Исходный текст –
::::
Что же касается инженера Кириллова, то он не исчерпывается этой формулой. Путь отрицания, которым он идет, находится уже в сфере общечеловеческого. Таким образом, по своему духовному значению он занимает место рядом с Алешей Карамазовым, хоть и в негативном смысле.
Я попытаюсь проанализировать обе названные выше личности. Вместе с Иваном Карамазовым они дадут в своей совокупности наиболее полную картину сил зла, разрушения и болезненных извращений, представленных в произведениях Достоевского. (Правда, картину эту можно было бы дополнить такими персонажами, как Тоцкий и Лебедев в «Идиоте», Гольдядкин в «Двойнике», рассказчик в «Записках из подполья» и другие, служащими воплощением холодного эгоизма, низости, разложения и отталкивающими своей духовной скудостью.) Кроме того, именно эти две личности демонстрируют конфликты и проблемы, особенно ярко характеризующие новое время, и более того — обрисовывающие ту сферу, в которой должны приниматься решения, выходящие за рамки Нового времени. Ведь в общем и целом значение разлагающейся жизни для познания жизни здоровой состоит именно в том, что действующие силы и формообразующие элементы этой последней находятся в правильном, естественно-неприметном соотношении, в то время как первая заставляет их выступать на первый план с фатальной отчетливостью.
2. Кириллов
Алексей Нилыч Кириллов, по профессии инженер- строитель, «только что» вернулся из Америки «после четырехлетнего отсутствия». Он предстает перед нами как «еще молодой человек, лет около двадцати семи, прилично одетый, стройный и сухощавый брюнет, с бледным, несколько грязноватого оттенка лицом и с черными глазами без блеску. Он казался несколько задумчивым и рассеянным, говорил отрывисто и как- то не грамматически, как-то странно переставлял слова и путался, если приходилось составить фразу подлиннее».
Свойственная ему сдержанность, сочетающаяся с рассеянностью и раздражительностью, неожиданно покидает его время от времени, когда он с жаром делает замечания философского характера или проявляет чисто человеческое тепло.
Кириллов — хороший человек. Он может вдруг рассмеяться «самым веселым и ясным смехом», причем лицо его принимает «на мгновение… самое детское выражение и, мне показалось, очень к нему идущее».
Он любит детей, и они отвечают ему взаимностью. Как-то Ставрогин неожиданно входит к нему и застает его играющим с хозяйским малышом, который, видимо, незадолго до этого плакал. «Слезки стояли еще под глазами, но в эту минуту (он. — Р.Г.) тянулся ручонками, хлопал в ладошки и хохотал, как хохочут маленькие дети, с захлипом. Пред ним Кириллов бросал о пол большой резиновый красный мяч; мяч отпрыгивал до потолка, падал опять, ребенок кричал: «Мя, мя!»… Наконец, «мя» закатился под шкаф… Кириллов припал к полу и протянулся, стараясь из-под шкафа достать «мя» рукой».
::::
Задания –
1 > Объясните по фрагменту о Достоевском, чем разлагающаяся жизнь важна для познания жизни здоровой.
2 > Перепечатайте из фрагмента о Достоевском отрывок между «Свойственная ему сдержанность, сочетающаяся» и «чисто человеческое тепло.» включительно.

Записи набора данных –
::::
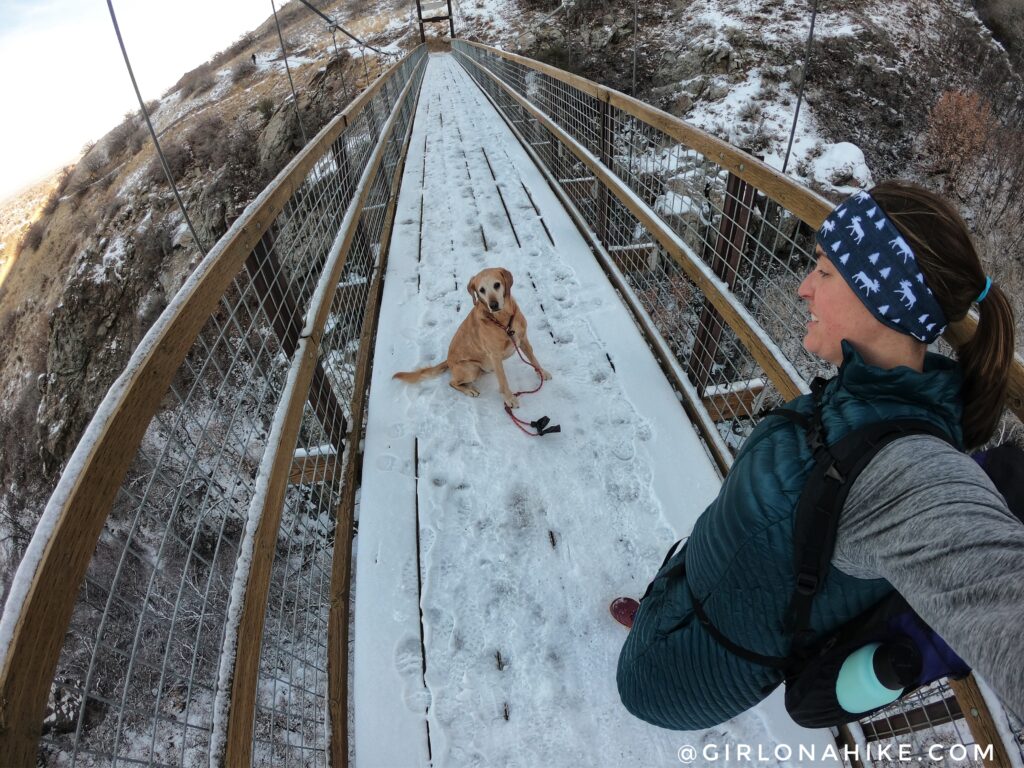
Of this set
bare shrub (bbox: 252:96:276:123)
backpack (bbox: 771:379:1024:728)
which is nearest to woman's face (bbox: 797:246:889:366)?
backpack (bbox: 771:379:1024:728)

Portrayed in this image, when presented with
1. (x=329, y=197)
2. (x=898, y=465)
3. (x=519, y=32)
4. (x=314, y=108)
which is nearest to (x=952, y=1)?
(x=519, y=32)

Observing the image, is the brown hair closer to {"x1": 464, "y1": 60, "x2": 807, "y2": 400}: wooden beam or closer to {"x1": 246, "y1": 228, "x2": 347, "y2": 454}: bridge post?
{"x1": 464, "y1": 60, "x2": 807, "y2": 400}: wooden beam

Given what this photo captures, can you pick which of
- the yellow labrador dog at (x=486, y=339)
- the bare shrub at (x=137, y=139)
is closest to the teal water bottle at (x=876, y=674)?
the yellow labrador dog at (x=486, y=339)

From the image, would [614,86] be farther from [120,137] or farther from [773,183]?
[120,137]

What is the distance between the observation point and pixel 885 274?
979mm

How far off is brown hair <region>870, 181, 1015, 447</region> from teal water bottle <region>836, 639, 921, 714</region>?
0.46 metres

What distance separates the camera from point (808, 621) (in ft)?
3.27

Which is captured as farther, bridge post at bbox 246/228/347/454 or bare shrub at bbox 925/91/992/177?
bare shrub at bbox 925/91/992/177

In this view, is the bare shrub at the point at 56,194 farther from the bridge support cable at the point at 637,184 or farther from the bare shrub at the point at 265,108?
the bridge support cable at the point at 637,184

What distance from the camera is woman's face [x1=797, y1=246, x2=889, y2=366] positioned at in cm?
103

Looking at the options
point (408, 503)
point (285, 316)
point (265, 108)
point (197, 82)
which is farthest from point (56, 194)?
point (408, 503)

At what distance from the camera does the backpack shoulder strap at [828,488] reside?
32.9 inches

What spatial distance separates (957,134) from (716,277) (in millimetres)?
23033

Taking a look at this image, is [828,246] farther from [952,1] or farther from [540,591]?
::::
Ответы –
1 > В здоровой жизни действующие силы и формообразующие элементы находятся в правильном, естественно-неприметном соотношении. Разлагающаяся жизнь заставляет их выступать на первый план с фатальной отчетливостью.

2 >
Свойственная ему сдержанность, сочетающаяся с рассеянностью и раздражительностью, неожиданно покидает его время от времени, когда он с жаром делает замечания философского характера или проявляет чисто человеческое тепло.